→ **Required work**
Copy out the plot summary below about Anna Pace's family vacation at Villa Taccola, word for word and in full.

→ **Source passage**

▽

Anna Pace travels from America to Italy to join her family for vacation. She is 34, lives in New York City, and works as an artist at an advertising agency. To avoid traveling with her brother, she lies about her arrival date and gets to Florence a day before the rest of her family is scheduled to arrive. After spending a day alone, she travels to Villa Taccola near the small town of Monteperso. Anna will be joining her parents, her twin brother (Benny), her sister (Nicole), and Benny’s boyfriend (Christopher), as well as Nicole’s husband (Justin) and their two young daughters, Waverly and Mia. On the way to the rental, Anna notices that her driver seems skeptical about the choice to stay at Villa Taccola. Upon arriving, she also finds something sinister about the ancient and isolated villa, and she notices that there is a circle of dirt around the villa, inside which nothing seems to grow. Nicole and Anna begin sniping at one another as soon as the latter arrives.
Anna greets Benny and Christopher; she has met Christopher before, prior to the vacation, but no one else in the family has. When Anna learns that the family will be preparing dinner at the villa and staying in for the evening, she feels a strange sense of dread and claustrophobia.

△

→ **Source data**
▽

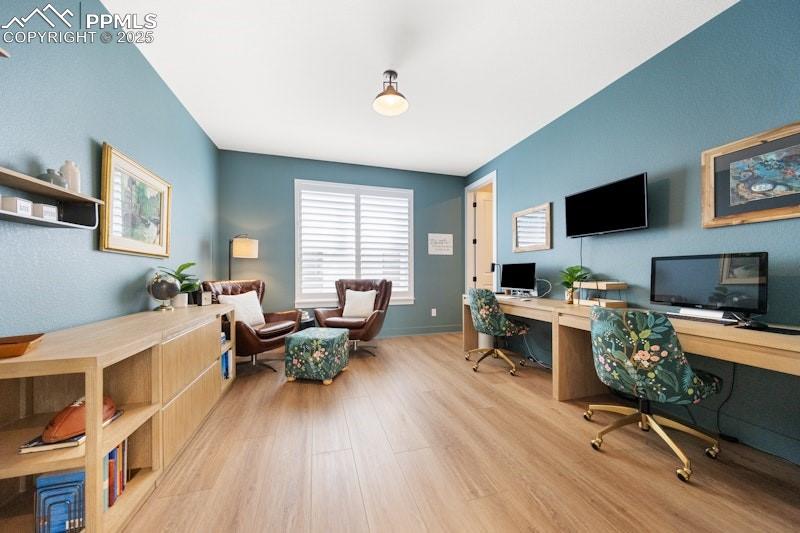 Image 22 of 49: Home office featuring wood finished floors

△

→ **Exercise answer**
Anna Pace travels from America to Italy to join her family for vacation. She is 34, lives in New York City, and works as an artist at an advertising agency. To avoid traveling with her brother, she lies about her arrival date and gets to Florence a day before the rest of her family is scheduled to arrive. After spending a day alone, she travels to Villa Taccola near the small town of Monteperso. Anna will be joining her parents, her twin brother (Benny), her sister (Nicole), and Benny’s boyfriend (Christopher), as well as Nicole’s husband (Justin) and their two young daughters, Waverly and Mia. On the way to the rental, Anna notices that her driver seems skeptical about the choice to stay at Villa Taccola. Upon arriving, she also finds something sinister about the ancient and isolated villa, and she notices that there is a circle of dirt around the villa, inside which nothing seems to grow. Nicole and Anna begin sniping at one another as soon as the latter arrives.
Anna greets Benny and Christopher; she has met Christopher before, prior to the vacation, but no one else in the family has. When Anna learns that the family will be preparing dinner at the villa and staying in for the evening, she feels a strange sense of dread and claustrophobia.